LOMBOK TENGAH – Perdebatan mengenai status lahan Lapangan Muhajirin di Kabupaten Lombok Tengah belakangan menjadi sorotan dan viral di kalangan masyarakat. Ketidakjelasan apakah lahan tersebut berstatus sebagai lapangan olahraga atau taman alun-alun publik dinilai menjadi penyebab utama pengelolaan yang kurang maksimal, serta berdampak pada ketidaktepatan alokasi anggaran dan tata kelola ke depannya.
Berbagai pihak menilai, hingga saat ini belum ada kejelasan resmi yang memadai mengenai penetapan fungsi utama lahan tersebut. Akibatnya, pengelolaan yang dilakukan menjadi tidak fokus, fasilitas yang dibangun tidak sesuai kebutuhan, serta perencanaan dan penggunaan anggaran menjadi tidak tepat sasaran.
Ketidakpastian status ini juga memicu kekhawatiran di masyarakat, di mana aset daerah yang seharusnya memberikan manfaat optimal justru terabaikan karena tidak memiliki landasan aturan yang jelas.

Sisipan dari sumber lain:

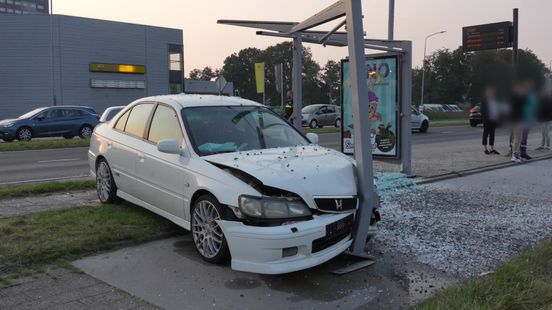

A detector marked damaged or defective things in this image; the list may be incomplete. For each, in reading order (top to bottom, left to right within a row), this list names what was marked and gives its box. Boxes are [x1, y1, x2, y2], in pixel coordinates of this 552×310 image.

damaged hood [203, 145, 358, 206]
crashed front bumper [217, 213, 352, 274]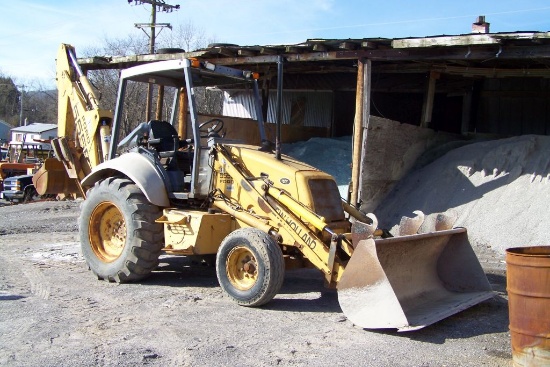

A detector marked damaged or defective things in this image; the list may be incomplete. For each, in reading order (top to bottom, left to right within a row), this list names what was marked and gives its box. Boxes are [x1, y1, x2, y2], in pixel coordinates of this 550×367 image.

rusty barrel [508, 246, 550, 366]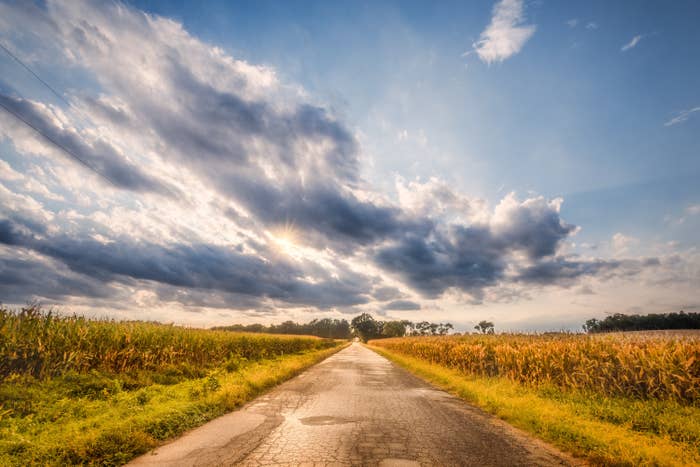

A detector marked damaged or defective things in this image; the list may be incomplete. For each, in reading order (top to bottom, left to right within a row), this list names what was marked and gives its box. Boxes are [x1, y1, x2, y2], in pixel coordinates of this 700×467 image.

cracked pavement [129, 342, 576, 466]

"Kalau statusnya belum pasti, bagaimana kita bisa mengelola dengan benar? Apakah disiapkan untuk olahraga, atau sebagai ruang terbuka hijau dan alun-alun? Ini sangat berpengaruh pada jenis anggaran, perawatan, hingga siapa yang bertanggung jawab mengurusnya," ujar salah satu warga yang memantau perkembangan lahan tersebut.
Pihak terkait diharapkan segera menerbitkan keputusan resmi mengenai status fungsi lahan Lapangan Muhajirin. Hal ini diperlukan agar pengelolaan dapat berjalan teratur, anggaran digunakan sesuai ketentuan, dan manfaatnya benar-benar dirasakan oleh seluruh masyarakat Lombok Tengah.
Redaksi masih menunggu tanggapan resmi dari Pemerintah Daerah Kabupaten Lombok Tengah maupun instansi terkait untuk melengkapi pemberitaan ini.